Task description: Transcribe each record below word for word.
---
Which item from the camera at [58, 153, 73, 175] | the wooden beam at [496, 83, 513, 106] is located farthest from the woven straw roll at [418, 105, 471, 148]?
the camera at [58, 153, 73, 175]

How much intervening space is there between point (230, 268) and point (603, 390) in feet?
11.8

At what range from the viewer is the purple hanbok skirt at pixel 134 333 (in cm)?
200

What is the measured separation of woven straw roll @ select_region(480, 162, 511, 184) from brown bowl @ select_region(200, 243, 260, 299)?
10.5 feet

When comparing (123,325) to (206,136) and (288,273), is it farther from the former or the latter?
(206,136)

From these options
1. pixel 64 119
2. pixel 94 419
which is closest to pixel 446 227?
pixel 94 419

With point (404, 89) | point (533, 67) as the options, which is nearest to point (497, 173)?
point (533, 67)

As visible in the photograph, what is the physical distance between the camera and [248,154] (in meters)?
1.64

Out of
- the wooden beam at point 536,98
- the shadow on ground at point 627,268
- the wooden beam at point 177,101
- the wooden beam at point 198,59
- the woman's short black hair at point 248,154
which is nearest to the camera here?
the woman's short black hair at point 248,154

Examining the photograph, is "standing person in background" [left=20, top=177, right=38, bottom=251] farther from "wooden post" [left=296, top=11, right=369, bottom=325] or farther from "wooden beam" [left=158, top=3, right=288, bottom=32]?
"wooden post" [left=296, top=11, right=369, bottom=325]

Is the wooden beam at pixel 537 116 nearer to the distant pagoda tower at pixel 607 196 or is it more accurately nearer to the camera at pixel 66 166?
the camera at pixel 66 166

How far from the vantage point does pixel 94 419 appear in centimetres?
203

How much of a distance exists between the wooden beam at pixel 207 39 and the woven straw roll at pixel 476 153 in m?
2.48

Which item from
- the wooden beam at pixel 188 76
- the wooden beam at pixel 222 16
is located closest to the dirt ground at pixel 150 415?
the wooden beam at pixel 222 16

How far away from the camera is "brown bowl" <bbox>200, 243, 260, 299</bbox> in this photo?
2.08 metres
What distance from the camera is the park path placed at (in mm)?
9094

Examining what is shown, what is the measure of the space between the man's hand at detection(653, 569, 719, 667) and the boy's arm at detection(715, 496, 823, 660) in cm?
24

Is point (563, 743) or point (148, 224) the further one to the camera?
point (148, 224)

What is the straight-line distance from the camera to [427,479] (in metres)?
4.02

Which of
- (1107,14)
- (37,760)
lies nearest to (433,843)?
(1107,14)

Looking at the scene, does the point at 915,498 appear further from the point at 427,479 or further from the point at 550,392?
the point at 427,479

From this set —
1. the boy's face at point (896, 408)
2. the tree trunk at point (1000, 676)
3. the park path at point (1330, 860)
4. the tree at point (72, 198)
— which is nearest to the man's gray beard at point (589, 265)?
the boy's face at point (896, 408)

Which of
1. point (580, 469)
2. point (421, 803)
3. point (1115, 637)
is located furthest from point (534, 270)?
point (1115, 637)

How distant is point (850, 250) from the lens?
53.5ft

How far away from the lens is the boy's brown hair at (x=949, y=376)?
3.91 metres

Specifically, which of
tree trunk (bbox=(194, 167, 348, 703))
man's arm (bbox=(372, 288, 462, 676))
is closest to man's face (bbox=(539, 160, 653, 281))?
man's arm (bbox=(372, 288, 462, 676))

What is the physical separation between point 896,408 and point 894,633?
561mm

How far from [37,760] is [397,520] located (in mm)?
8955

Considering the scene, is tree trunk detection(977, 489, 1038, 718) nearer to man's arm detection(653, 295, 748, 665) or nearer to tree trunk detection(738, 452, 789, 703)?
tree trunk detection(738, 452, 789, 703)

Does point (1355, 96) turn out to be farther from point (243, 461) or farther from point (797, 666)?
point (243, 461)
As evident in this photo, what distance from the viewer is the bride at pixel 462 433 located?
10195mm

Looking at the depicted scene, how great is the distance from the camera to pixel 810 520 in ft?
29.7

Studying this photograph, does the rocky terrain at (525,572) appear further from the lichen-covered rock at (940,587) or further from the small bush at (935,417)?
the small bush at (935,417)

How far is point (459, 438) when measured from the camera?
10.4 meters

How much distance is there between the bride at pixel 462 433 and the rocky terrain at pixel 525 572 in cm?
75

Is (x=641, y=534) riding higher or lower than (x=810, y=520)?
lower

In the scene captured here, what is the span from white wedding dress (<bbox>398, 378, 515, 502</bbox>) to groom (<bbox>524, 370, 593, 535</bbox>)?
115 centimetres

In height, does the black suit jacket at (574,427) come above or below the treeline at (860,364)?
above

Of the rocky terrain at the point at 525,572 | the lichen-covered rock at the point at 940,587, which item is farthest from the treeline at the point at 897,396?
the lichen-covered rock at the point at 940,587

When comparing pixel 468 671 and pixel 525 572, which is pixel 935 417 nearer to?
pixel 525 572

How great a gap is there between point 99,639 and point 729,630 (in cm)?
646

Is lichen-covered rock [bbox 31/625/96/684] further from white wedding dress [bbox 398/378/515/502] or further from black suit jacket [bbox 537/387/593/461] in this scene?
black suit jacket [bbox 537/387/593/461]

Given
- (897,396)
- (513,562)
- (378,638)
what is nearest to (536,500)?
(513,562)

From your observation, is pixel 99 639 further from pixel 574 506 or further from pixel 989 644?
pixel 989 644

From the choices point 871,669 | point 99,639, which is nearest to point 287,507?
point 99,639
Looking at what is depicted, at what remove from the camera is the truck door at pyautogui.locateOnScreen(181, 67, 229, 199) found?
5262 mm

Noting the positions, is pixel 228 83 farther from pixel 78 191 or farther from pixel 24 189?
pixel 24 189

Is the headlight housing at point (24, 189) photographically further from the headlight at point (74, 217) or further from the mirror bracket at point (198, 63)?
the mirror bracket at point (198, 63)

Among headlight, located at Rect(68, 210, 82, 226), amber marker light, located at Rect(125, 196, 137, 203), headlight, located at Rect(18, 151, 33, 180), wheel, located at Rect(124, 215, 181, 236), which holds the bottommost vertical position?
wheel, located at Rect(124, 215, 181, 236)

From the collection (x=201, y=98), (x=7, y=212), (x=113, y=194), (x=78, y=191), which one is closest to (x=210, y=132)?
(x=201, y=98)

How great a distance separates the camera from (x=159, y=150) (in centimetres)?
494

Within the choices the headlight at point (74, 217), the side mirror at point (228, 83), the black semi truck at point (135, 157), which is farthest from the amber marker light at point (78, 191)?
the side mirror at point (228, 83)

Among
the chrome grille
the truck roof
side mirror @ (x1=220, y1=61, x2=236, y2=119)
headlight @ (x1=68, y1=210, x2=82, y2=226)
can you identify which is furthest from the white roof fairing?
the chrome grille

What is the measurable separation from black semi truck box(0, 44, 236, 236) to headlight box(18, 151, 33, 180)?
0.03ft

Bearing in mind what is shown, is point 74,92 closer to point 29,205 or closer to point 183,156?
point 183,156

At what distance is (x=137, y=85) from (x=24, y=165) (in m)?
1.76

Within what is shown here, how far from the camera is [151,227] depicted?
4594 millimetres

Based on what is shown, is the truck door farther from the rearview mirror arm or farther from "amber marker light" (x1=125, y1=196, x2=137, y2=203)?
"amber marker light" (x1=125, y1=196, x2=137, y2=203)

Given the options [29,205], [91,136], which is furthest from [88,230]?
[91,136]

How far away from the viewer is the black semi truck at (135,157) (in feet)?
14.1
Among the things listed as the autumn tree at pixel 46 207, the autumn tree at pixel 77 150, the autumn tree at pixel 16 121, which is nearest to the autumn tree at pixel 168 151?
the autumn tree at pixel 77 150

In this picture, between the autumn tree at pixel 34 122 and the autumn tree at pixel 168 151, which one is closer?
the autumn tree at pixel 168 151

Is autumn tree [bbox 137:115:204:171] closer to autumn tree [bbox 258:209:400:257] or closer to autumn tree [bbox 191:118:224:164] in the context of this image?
---
Result for this task:
Which item from the camera at [58, 153, 73, 175] | the wooden beam at [496, 83, 513, 106] is located farthest from the woven straw roll at [418, 105, 471, 148]?
the camera at [58, 153, 73, 175]

How much intervening space is there between point (230, 268) and point (603, 390) in feet?
11.8

At what range from the viewer is the purple hanbok skirt at pixel 134 333 (in cm)?
200

What is the measured separation of woven straw roll @ select_region(480, 162, 511, 184) from brown bowl @ select_region(200, 243, 260, 299)?
10.5 feet

When comparing (123,325) to (206,136) and (288,273), is it farther from the former or the latter?
(206,136)

From these options
1. pixel 64 119
2. pixel 94 419
which is closest to pixel 446 227?
pixel 94 419

With point (404, 89) | point (533, 67) as the options, which is nearest to point (497, 173)?
point (533, 67)

As visible in the photograph, what is the physical distance between the camera and [248,154] (in meters)?
1.64

Out of
- the wooden beam at point 536,98
- the shadow on ground at point 627,268
- the wooden beam at point 177,101
- the wooden beam at point 198,59
- the woman's short black hair at point 248,154
which is nearest to the camera here?
the woman's short black hair at point 248,154

Examining the photograph, is "standing person in background" [left=20, top=177, right=38, bottom=251] farther from "wooden post" [left=296, top=11, right=369, bottom=325] or farther from "wooden beam" [left=158, top=3, right=288, bottom=32]?
"wooden post" [left=296, top=11, right=369, bottom=325]

Is the wooden beam at pixel 537 116 nearer to the distant pagoda tower at pixel 607 196 or is it more accurately nearer to the camera at pixel 66 166?
the camera at pixel 66 166

How far from the vantage point does pixel 94 419 appear in centimetres?
203

How much of a distance exists between the wooden beam at pixel 207 39 and the woven straw roll at pixel 476 153 in m?
2.48

Which item from
- the wooden beam at pixel 188 76
- the wooden beam at pixel 222 16
is located closest to the dirt ground at pixel 150 415?
the wooden beam at pixel 222 16

How far away from the camera is "brown bowl" <bbox>200, 243, 260, 299</bbox> in this photo?
2.08 metres
What distance from the camera is the park path placed at (in mm)?
9094

Examining what is shown, what is the measure of the space between the man's hand at detection(653, 569, 719, 667) and the boy's arm at detection(715, 496, 823, 660) in cm?
24

Is point (563, 743) or point (148, 224) the further one to the camera?
point (148, 224)

What is the straight-line distance from the camera to [427,479] (in metres)?
4.02

Which of
- (1107,14)
- (37,760)
lies nearest to (433,843)?
(1107,14)

Looking at the scene, does the point at 915,498 appear further from the point at 427,479 or further from the point at 550,392?
the point at 427,479

From this set —
1. the boy's face at point (896, 408)
2. the tree trunk at point (1000, 676)
3. the park path at point (1330, 860)
4. the tree at point (72, 198)
— which is nearest to the man's gray beard at point (589, 265)?
the boy's face at point (896, 408)

Which of
1. point (580, 469)
2. point (421, 803)
3. point (1115, 637)
is located furthest from point (534, 270)?
point (1115, 637)

How distant is point (850, 250) from the lens?
53.5ft

How far away from the lens is the boy's brown hair at (x=949, y=376)?
3.91 metres

Specifically, which of
tree trunk (bbox=(194, 167, 348, 703))
man's arm (bbox=(372, 288, 462, 676))
is closest to man's face (bbox=(539, 160, 653, 281))?
man's arm (bbox=(372, 288, 462, 676))

What is the physical separation between point 896,408 and point 894,633?
561mm

How far from [37,760] is [397,520] located (in mm)?
8955

Considering the scene, is tree trunk detection(977, 489, 1038, 718) nearer to man's arm detection(653, 295, 748, 665) or nearer to tree trunk detection(738, 452, 789, 703)?
tree trunk detection(738, 452, 789, 703)

Does point (1355, 96) turn out to be farther from point (243, 461) or farther from point (797, 666)?
point (243, 461)
As evident in this photo, what distance from the viewer is the bride at pixel 462 433 located?
10195mm

Looking at the depicted scene, how great is the distance from the camera to pixel 810 520 in ft?
29.7

Studying this photograph, does the rocky terrain at (525,572) appear further from the lichen-covered rock at (940,587) or further from the small bush at (935,417)?
the small bush at (935,417)

How far is point (459, 438) when measured from the camera?
10.4 meters

How much distance is there between the bride at pixel 462 433 and the rocky terrain at pixel 525 572 in cm?
75

Is (x=641, y=534) riding higher or lower than (x=810, y=520)?
lower

In the scene captured here, what is the span from white wedding dress (<bbox>398, 378, 515, 502</bbox>) to groom (<bbox>524, 370, 593, 535</bbox>)?
115 centimetres

In height, does the black suit jacket at (574,427) come above or below the treeline at (860,364)?
above

Of the rocky terrain at the point at 525,572 | the lichen-covered rock at the point at 940,587, which item is farthest from the treeline at the point at 897,396?
the lichen-covered rock at the point at 940,587

When comparing pixel 468 671 and pixel 525 572, which is pixel 935 417 nearer to?
pixel 525 572

How great a gap is there between point 99,639 and point 729,630 (in cm)?
646

Is lichen-covered rock [bbox 31/625/96/684] further from white wedding dress [bbox 398/378/515/502] or further from black suit jacket [bbox 537/387/593/461] in this scene?
black suit jacket [bbox 537/387/593/461]

Given
- (897,396)
- (513,562)
- (378,638)
what is nearest to (536,500)?
(513,562)

From your observation, is pixel 99 639 further from pixel 574 506 or further from pixel 989 644?
pixel 989 644

From the choices point 871,669 | point 99,639, which is nearest to point 287,507?
point 99,639
Looking at what is depicted, at what remove from the camera is the truck door at pyautogui.locateOnScreen(181, 67, 229, 199) found?
5262 mm

Noting the positions, is pixel 228 83 farther from pixel 78 191 or farther from pixel 24 189?
pixel 24 189

Is the headlight housing at point (24, 189) photographically further from the headlight at point (74, 217) or further from the mirror bracket at point (198, 63)?
the mirror bracket at point (198, 63)

Among headlight, located at Rect(68, 210, 82, 226), amber marker light, located at Rect(125, 196, 137, 203), headlight, located at Rect(18, 151, 33, 180), wheel, located at Rect(124, 215, 181, 236), which holds the bottommost vertical position?
wheel, located at Rect(124, 215, 181, 236)

From the collection (x=201, y=98), (x=7, y=212), (x=113, y=194), (x=78, y=191), which one is closest to (x=210, y=132)?
(x=201, y=98)

How great a distance separates the camera from (x=159, y=150) (in centimetres)?
494

Within the choices the headlight at point (74, 217), the side mirror at point (228, 83), the black semi truck at point (135, 157), which is farthest from the amber marker light at point (78, 191)?
the side mirror at point (228, 83)

Among
the chrome grille
the truck roof
side mirror @ (x1=220, y1=61, x2=236, y2=119)
headlight @ (x1=68, y1=210, x2=82, y2=226)
can you identify which is furthest from the white roof fairing?
the chrome grille

What is the measurable separation from black semi truck box(0, 44, 236, 236) to headlight box(18, 151, 33, 180)?
0.03ft

Bearing in mind what is shown, is point 74,92 closer to point 29,205 or closer to point 183,156?
point 183,156

At what distance is (x=137, y=85) from (x=24, y=165) (in m)?
1.76

Within what is shown here, how far from the camera is [151,227] depicted?
4594 millimetres

Based on what is shown, is the truck door farther from the rearview mirror arm or farther from "amber marker light" (x1=125, y1=196, x2=137, y2=203)?
"amber marker light" (x1=125, y1=196, x2=137, y2=203)

Given the options [29,205], [91,136], which is furthest from [88,230]?
[91,136]

How far away from the viewer is the black semi truck at (135,157) (in feet)?
14.1
Among the things listed as the autumn tree at pixel 46 207, the autumn tree at pixel 77 150, the autumn tree at pixel 16 121, which is nearest to the autumn tree at pixel 168 151?
the autumn tree at pixel 77 150

In this picture, between the autumn tree at pixel 34 122 and the autumn tree at pixel 168 151, which one is closer?
the autumn tree at pixel 168 151

Is autumn tree [bbox 137:115:204:171] closer to autumn tree [bbox 258:209:400:257] or closer to autumn tree [bbox 191:118:224:164] in the context of this image?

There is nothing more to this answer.